See [Supported Data Formats](testFormats.md) for the full list of file
types the test generator can read.

`vaibify` monitors the steps for dependency violations, such as a dependent step 
not being fully verified or a dependent file being created *after* a subsequent step was marked verified.

Finally, a button for the (human) records that user's assessment.

## Agent actions

When an AI coding agent is running inside the container (typically
Claude Code, started by typing `claude` in the terminal), it can ask
the dashboard to perform named operations on the user's behalf. These
*agent actions* are the bridge between the agent's text-only world and
the dashboard's verified state. This scheme enforces deterministic behavior.

Every state-changing operation in the dashboard — running a step,
generating tests, pushing to GitHub, archiving to Zenodo — is
registered in a single catalog. Each action carries a stable name, the
arguments it accepts, and the verification it triggers when it
finishes. The agent never invents an action; it picks one from the
catalog or it falls back to plain shell commands.

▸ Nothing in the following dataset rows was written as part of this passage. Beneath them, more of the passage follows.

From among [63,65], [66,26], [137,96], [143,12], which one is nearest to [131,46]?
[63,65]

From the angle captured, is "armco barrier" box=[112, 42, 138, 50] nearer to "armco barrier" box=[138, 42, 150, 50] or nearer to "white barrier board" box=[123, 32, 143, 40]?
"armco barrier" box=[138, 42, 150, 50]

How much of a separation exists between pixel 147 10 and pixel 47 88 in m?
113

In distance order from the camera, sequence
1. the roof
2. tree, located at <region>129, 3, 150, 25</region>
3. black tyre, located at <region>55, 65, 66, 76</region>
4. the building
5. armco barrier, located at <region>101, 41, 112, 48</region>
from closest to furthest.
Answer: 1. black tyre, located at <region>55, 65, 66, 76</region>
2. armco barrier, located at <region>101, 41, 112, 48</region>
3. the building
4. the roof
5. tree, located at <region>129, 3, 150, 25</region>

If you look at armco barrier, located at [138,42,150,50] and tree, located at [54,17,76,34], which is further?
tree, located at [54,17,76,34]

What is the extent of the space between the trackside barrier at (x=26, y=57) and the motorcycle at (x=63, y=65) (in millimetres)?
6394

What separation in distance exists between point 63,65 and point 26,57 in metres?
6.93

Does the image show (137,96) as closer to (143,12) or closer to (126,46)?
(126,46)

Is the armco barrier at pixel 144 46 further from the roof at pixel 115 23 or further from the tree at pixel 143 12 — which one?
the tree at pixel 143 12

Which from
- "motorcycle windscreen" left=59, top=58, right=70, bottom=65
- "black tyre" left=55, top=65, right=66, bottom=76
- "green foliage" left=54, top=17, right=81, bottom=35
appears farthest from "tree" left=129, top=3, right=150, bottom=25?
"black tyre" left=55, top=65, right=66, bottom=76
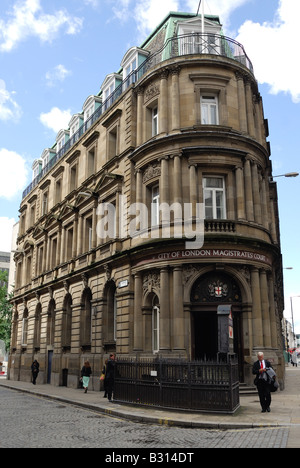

From inside a container terminal, you can list the available actions:

```bash
vaibify-do --list
```

Or describe a single action's arguments:

```bash
vaibify-do --describe run-step
```

Or invoke one directly (the agent does this for you):

```bash
vaibify-do run-step A03
```

Step labels (`A03`, `I01`) come from the pipeline panel — labels are
*per-type sequential*, so `A03` is the third *automated* step and
`I01` is the first *interactive* step. The dashboard updates as the
action runs; if it produces new files, the affected step's pencil and
status dot react automatically.

### Why this matters

Without the catalog, an agent that wants to "run unit tests on step
A03" would have to guess at HTTP endpoints or shell out blindly, and
the dashboard would silently drift out of sync with what the agent
actually did. The catalog makes the agent's intentions explicit and
verifiable: every action it takes is one the user could have taken
through the dashboard, and every action triggers the same verification
state machine.

## Hub mode

The hub is a separate page from the dashboard, but you visit it every
time you launch vaibify with no subcommand:

```bash
vaibify
```

The hub lists every container vaibify knows about on the host, with
quick-launch buttons to start, stop, or open the dashboard for any of
them. From here you can also create a new container (the setup wizard
from the [QuickStart](quickStart.md)) or add an existing project that
already has a `vaibify.yml`.

### One session per container

Each container managed by vaibify can be open in only one dashboard at
a time. This prevents two browsers from issuing conflicting commands
to the same container. When a session is already attached, the
container appears greyed out on other hubs.

The **New vaibify window** icon (⧉) in the hub, the workflow picker,
and the dashboard's Admin menu launches a new vaibify session in a new browser tab — useful for working on two projects side by side.